Avant-goût Chronique d’un printemps, 37

Paris, lundi 20 avril 2020

Ce matin, sur France-Inter, une nouvelle m’a agacée : on évoquait une start-up culturelle, qui, de manière expresse, dans un format de 20 minutes, se proposait de raconter une œuvre du monde classique, roman, pièce de théâtre, film, et se flattait ainsi de donner envie de lire ou voir en entier la chose en question.

J’ai peur que cela ne serve qu’à se faire une petite teinture, bien éloignée du plaisir de tomber dans la longueur propre de chaque œuvre, le temps, matière, cadre et support capital pour entrer dans le récit (la diégèse comme on disait dans les années Soixante-Dix) : en connaître le sommaire, calibré, pas trop long, n’a pas de rapport avec le fait d’entrer en relation progressive dans le travail de l’auteur et de ses personnages. Nul synopsis, nulle bande annonce ne remplaceront jamais un film, le contact entre les auteurs et acteurs, le montage et le contenu, le choix fait pour le déroulement du récit, les surprises et les hors-champ. Qu’il s’agisse de littérature, cinéma, théâtre, peinture etc.

Le Rouge et le Noir, ce ne sont pas seulement les amours et les ambitions politiques de Julien Sorel. C’est cela, mais c’est surtout le XIXe siècle commençant, Stendhal, son style, sa composition, sa démarche. Une époque, un esprit, des combinaisons, une manière de voir, de décrire le temps et les esprits qui s’y meuvent, avec les à-coups, les retombées, les embardées et les espoirs.

Cela m’a rappelé l’ancien Sélection du Reader’s Digest, dans les années Cinquante, invention déjà ancienne venue en droite ligne des États-Unis, basée sur le même principe, donner une sorte de cachet d’aspirine culturel... Ce petit bouquin paraissait chaque mois, offrant sans relâche des condensés, des synthèses plus ou moins orientées, si typiquement américaines. Je détestais.
J’ai horreur de ce lyophilisé de la culture.

Aussi, après une journée de repos samedi à propos du virus, je me suis tapée en entier, la conférence de presse d’Édouard Philippe et d’Olivier Véran assistés à un moment de la Pr. Florence Ader (Lyon), avec quelques tableaux résumant la situation et l’évolution de la pandémie, l’état des connaissances aujourd’hui, en avant-goût du début de déconfinement, prévu et fixé à la date du 11 mai, dont ils nous donneront les mesures d’ici la fin du mois.
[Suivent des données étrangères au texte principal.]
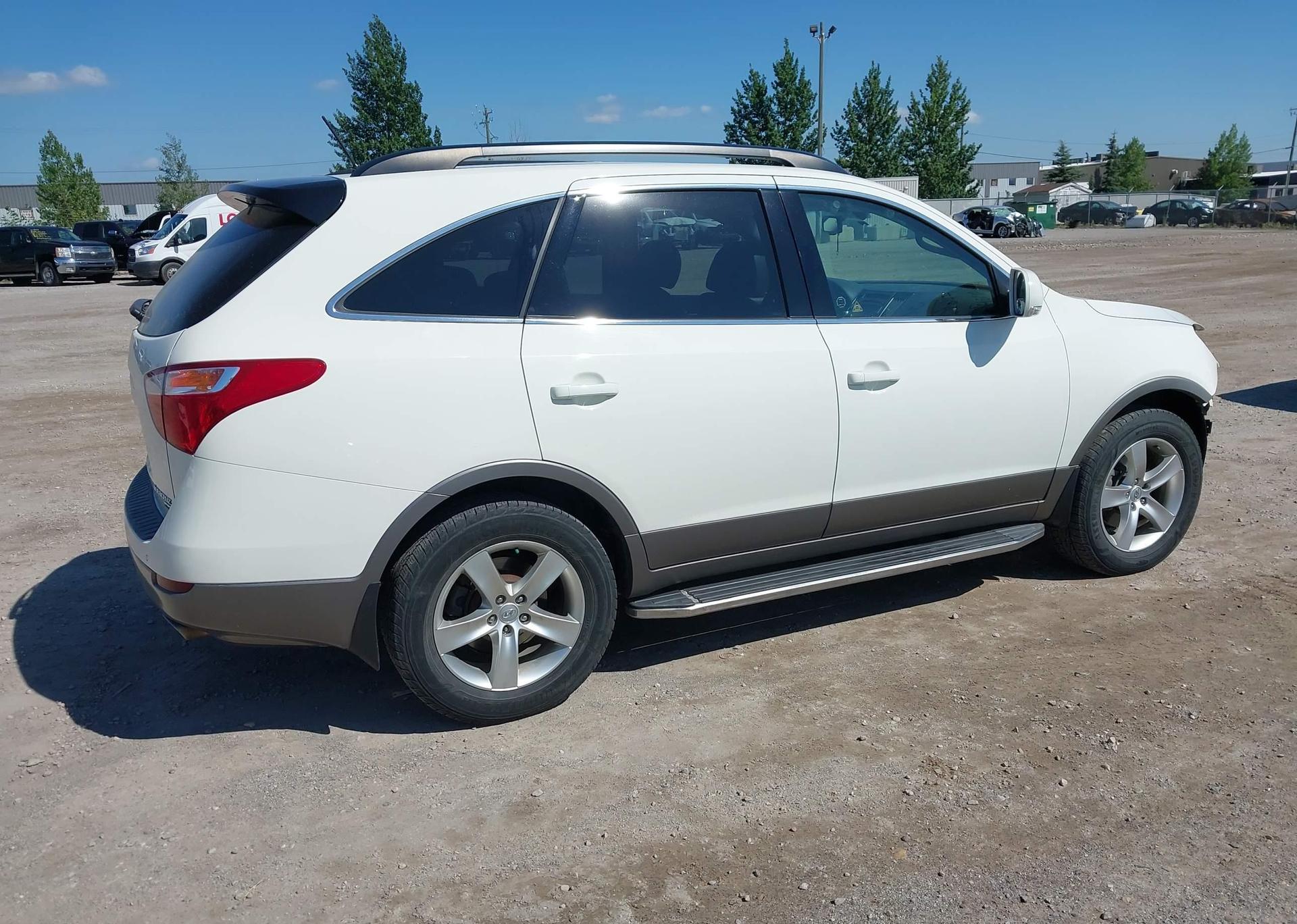 2011 HYUNDAI VERACRUZ GLS
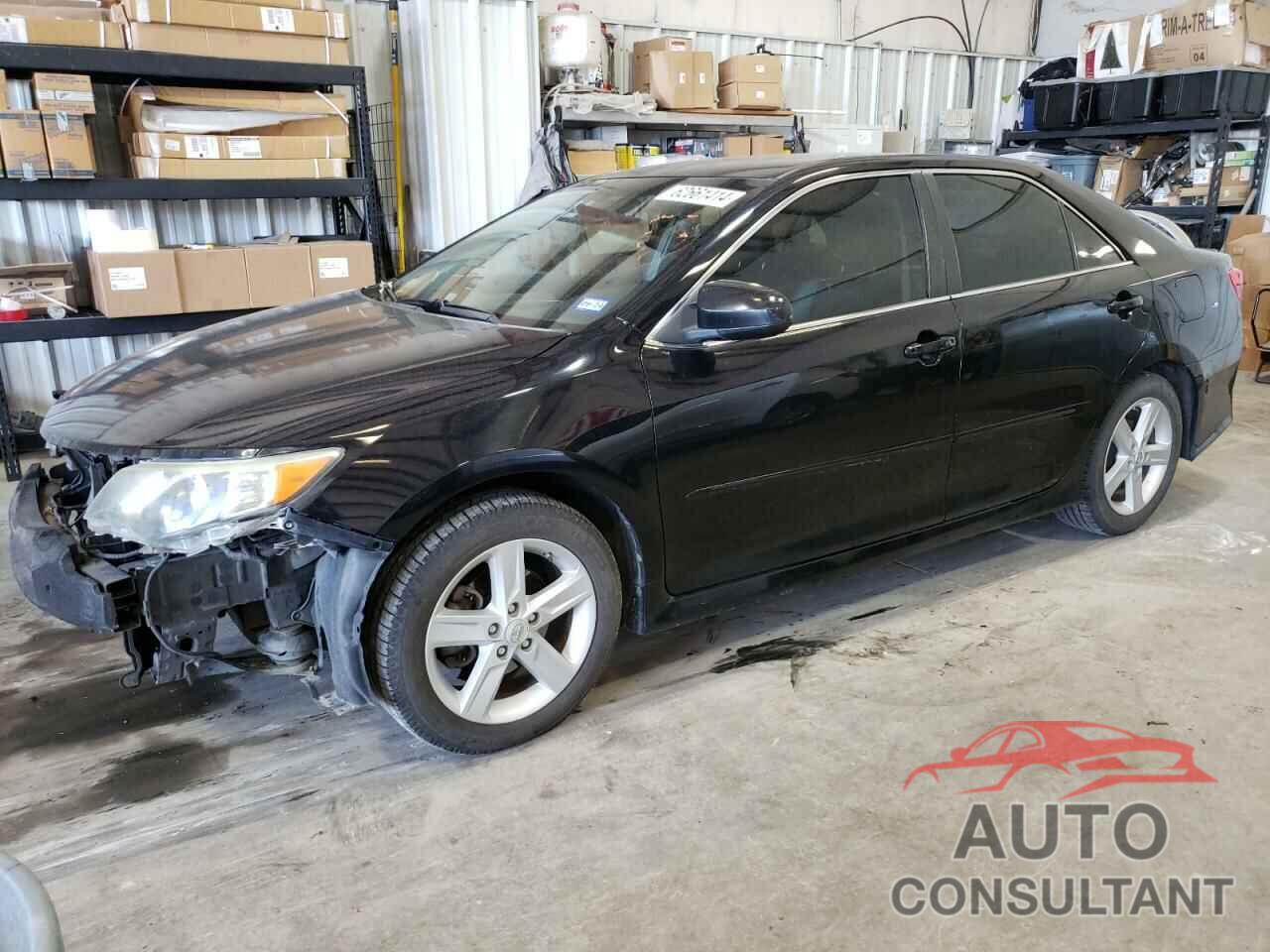 TOYOTA CAMRY 2012 - 4T1BF1FK3CU173185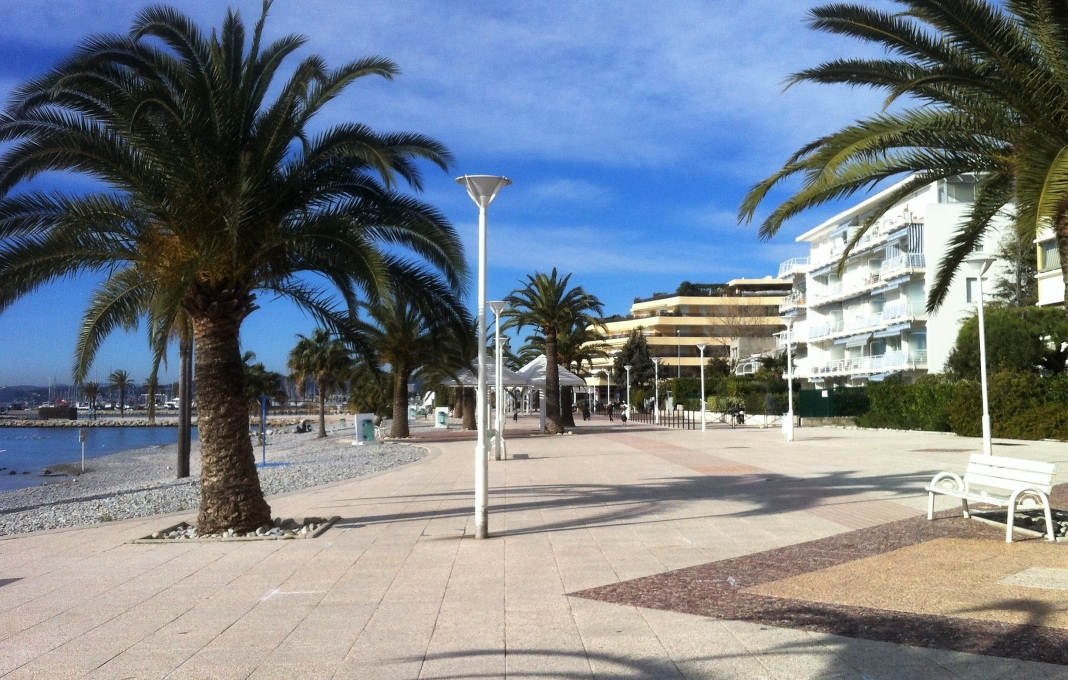 commune des Alpes-Maritimes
Ce fut un exercice où beaucoup de choses furent répétées, analysées, précisées - les thèmes polémiques des plateaux télé - , où beaucoup d’ignorances doivent encore être signalées, la recherche est lente et brusque à la fois ; j’ai retenu que le 11 mai, dans trois semaines, on entrerait dans « une nouvelle phase » de notre attitude vis-à-vis du virus, avec lequel nous allions devoir vivre, dans un nouveau mode de sociabilité pas très marrant, en attendant que soient trouvés et confirmés traitements et vaccin.

Nous vivrons dans trois semaines, sous la conjugaison de deux principes, protéger la santé de la population, remettre en route l’économie précautionneusement, pour atténuer au mieux la brutale crise économique et financière dans laquelle le monde entier est plongé, chiffres en main.

Leur discours m’a paru raisonnable, prudent, pas spécialement amusant, qui nous laissait une responsabilité, où nous aurions un rôle, des choix à faire. Nouvelle phase, organisation de l’après, qui touchera nos manières de travailler, de nous distraire, de circuler, de prévoir.

Je ne relaierai pas ici les râleurs habituels.

Blandans samedi 20 avril 1940

À Blandans, c’était toujours le temps suspendu, la crise, on l’avait commencée depuis des mois déjà, la guerre avait été déclarée en septembre 39 avec un petit avant-goût en septembre 1938 (Munich), on attendait, on allait devoir vivre la drôle de guerre encore un peu moins de trois semaines, oui, plus que trois semaines, ce n’est pas très long, juste comme aujourd’hui... on ne pensait certainement pas que ce qui suivrait était à la fois si proche, si dramatique et serait si long dans ses conséquences mondiales.

On avait tout de même dû écrire au cousin Tonio, à Bordeaux, que l’été n’était pas encore assez sûr pour envisager de fixer les dates d’un séjour. On avait sans doute parlé aussi d’une plantation de sucre aux Antilles, où cette partie de la famille avait des intérêts : j’en avais retenu le nom, Beauport. Ce nom me paraissait doré, comme serait un mur en pierre un peu jaune, en plein soleil au bord d’une mer bleue. Je vois les Antilles sur une carte.

Maman continuait à repeindre la petite cuisine. Le présent semblait s’étirer.